Many people both in the US and abroad truly saw real poverty in America for the first time with hurricane Katrina. The winds and water ripped away any kind of façade which allowed us to remain in denial. My father made sure we knew what poverty looked like as I grew up in the South. The area of Louisiana, outside of Shreveport, where his parents still lived back then, was beyond poor. It seemed to get worse each year. There seemed to be no infrastructure, and drugs and teen motherhood were the norm. The Old South of fine schools, churches and a social structure which seemed to function for parts of the population (separately and not equally) became frayed.

Check cashing companies, Western Union and payday loans all add to the misery of the poor as they are ripped off by usurious fees, losing up to 30% of what they earn. And these people are already not earning that much! Nobel Peace Prize winner Muhammad Yunus is working to make these kind of abuses obsolete. These kinds of costs can be brought down to zero in the next decade. We can learn from the way other countries are doing things, bringing down costs for the poor, making their lives better, providing opportunities for small businesses which truly serve their communities and keep the profits local, not paid to some conglomerate far away.

We need to make communities strong again. Our local money does not need to be mixed in with some guy's hedge fund abstract tranche of nothing all to make a fee for some banker in New York. Keep money and banking local. Lend and deposit locally. Rebuild the trust and the human connections in banking. Small loans and banks such as Muhammad Yunus' Grameen replication microlending programs are beginning to work in America, in Queens and soon elsewhere. Communities know what they need. It is not more welfare or school vouchers... but jobs, programs which work in schools and for young people. Good public transportation and job training, learning how to be resourceful and make things again, self-sufficiency, and a deep respect for learning need to be privileged more than what television and advertising put out there.

At one African American church a few years ago, near my grandparents' home, not far from Caddo Lake, what was left of an older generation's attempt to keep pride and respect together in their community in what was a wasteland and lack of opportunity, was not lost on me. But what would happen when this older generation died off? The elders in the church who dressed in their Sunday best, who took care of their grandchildren, and tried to hold it all together for the youth would soon all be gone. Who amongst the young could remember better times? What hope could they have for a future surrounded by such poverty? Who would be the role models in the future which would help provide a way out of this reality?

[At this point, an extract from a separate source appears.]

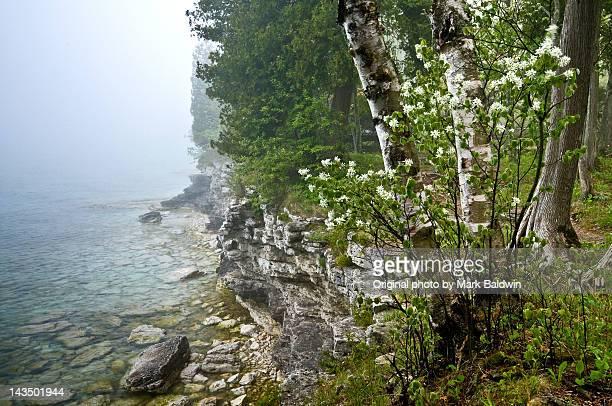 trees at lake - lake michigan stock pictures, royalty-free photos & images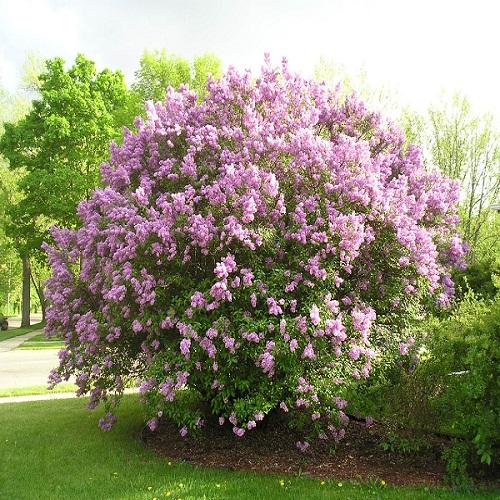 Сирень Венгерская розовый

The poor white population was not much better off. Fundamentalist churches had taken hold, and those who were not woven into the fabric of the speaking in tongues extremism, turned in on themselves. The lone Democrat I met, a teacher, did her best. But the reality was that one of the few ways out of the poverty was by joining the military. And that meant Iraq, and possible mutilation or death. The teen moms I worked with in the Pacific Northwest knew yet another kind of poverty. They had all been homeless. Some had tried to escape from violent boyfriends who used drugs or were in gangs. There was no public transportation, no child care for them so they could attend school or job training, no way to better their lives without the structure of a non-profit. Schools, child care and transportation should be the basics a society helps provide for, not "extras". No one should miss out of learning simply because he or she cannot afford to buy the books for school!

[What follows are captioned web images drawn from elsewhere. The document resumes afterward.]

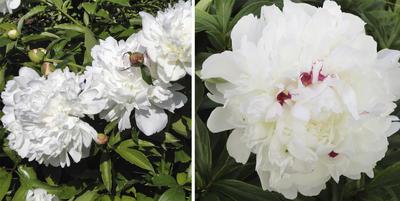 Festiva Maxima хорошо узнаваемый и любимый всеми пион. Цветок имеет характерные малиновые мазки. Фото автора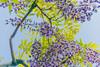 DSC_1586 (sayo-tsu) Tags: 藤 wisteria 牛島のフジ 春日部市 埼玉県 kasukabe saitama 特別天然記念物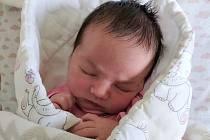 Rodičům Lucii a Pavlovi Vojtíškovým z Košťálova Šárka se ve středu 29. dubna ve 21:23 hodin v jilemnické porodnici narodila dcera Šárka. Měřila 50 cm a vážila 3,35 kg.
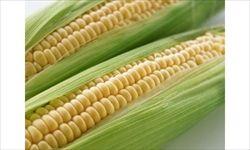 世界三大穀物 米←わかる 麦←わかる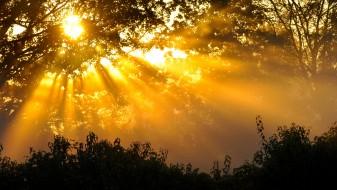Времето утре сончево со услови за краткотраен дожд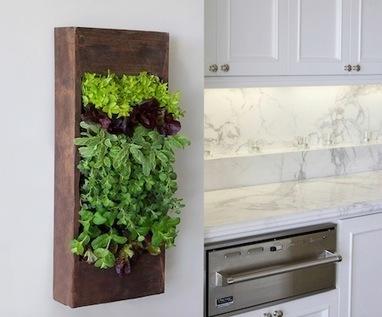 How to Freshen your Kitchen with Green Plants   Garden Designer   Scoop.it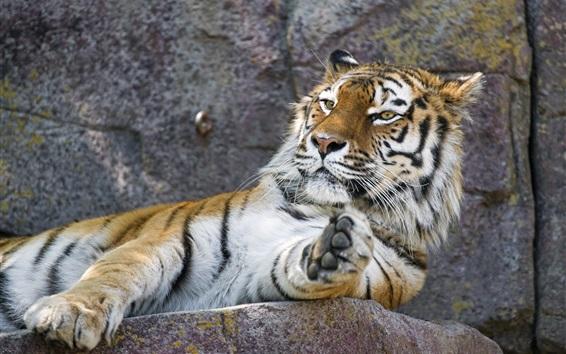Wallpaper Amur tiger, rest, paw, zoo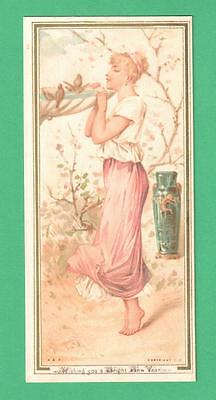 RARE 1880'S HILDESHEIMER & FAULKNER NEW YEAR GREETING CARD LADY BIRD-BATH VASE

But now there is hope. Obama could very well be elected. There would be a role model for many people, the son of a single mother, a black man, someone who cares about education and knows that this kind of poverty is real. He wants to make our support system strong again, and not leave anyone out. But many of the white poor will not vote for him. They see themselves in Palin, and her small town Alaska existence. But she is not about them. McCain is not about these people. It is Clinton v. Bush again. Clinton knows poverty, he has seen it all his life and though he was able to make the best of his life with good schools and a support structure, he never forgot the poor. Obama will not forget the poor. McCain and his wife live in a world which is cut off from how most people live. Palin does not exemplify fighting against the good ole boy system... she is the good ole boy system, in drag!

Turn off the tv. Teach children around you a skill. Pass on your knowledge. Show a single mom how to shop for healthy food and make a real meal. Volunteer with a school program. Show children how to enjoy some of what our country has which is free: a park, a museum, a library, not just a shopping mall/entertainment center where denial reigns. Help them to see the beauty in their world, and how they can be part of taking back America. If one good thing comes out of this financial crisis, perhaps it can be communities and people coming together again. A Native American saying I saw written on a t-shirt at a May day parade in Minneapolis many years ago summed it up best, "I am Another Yourself".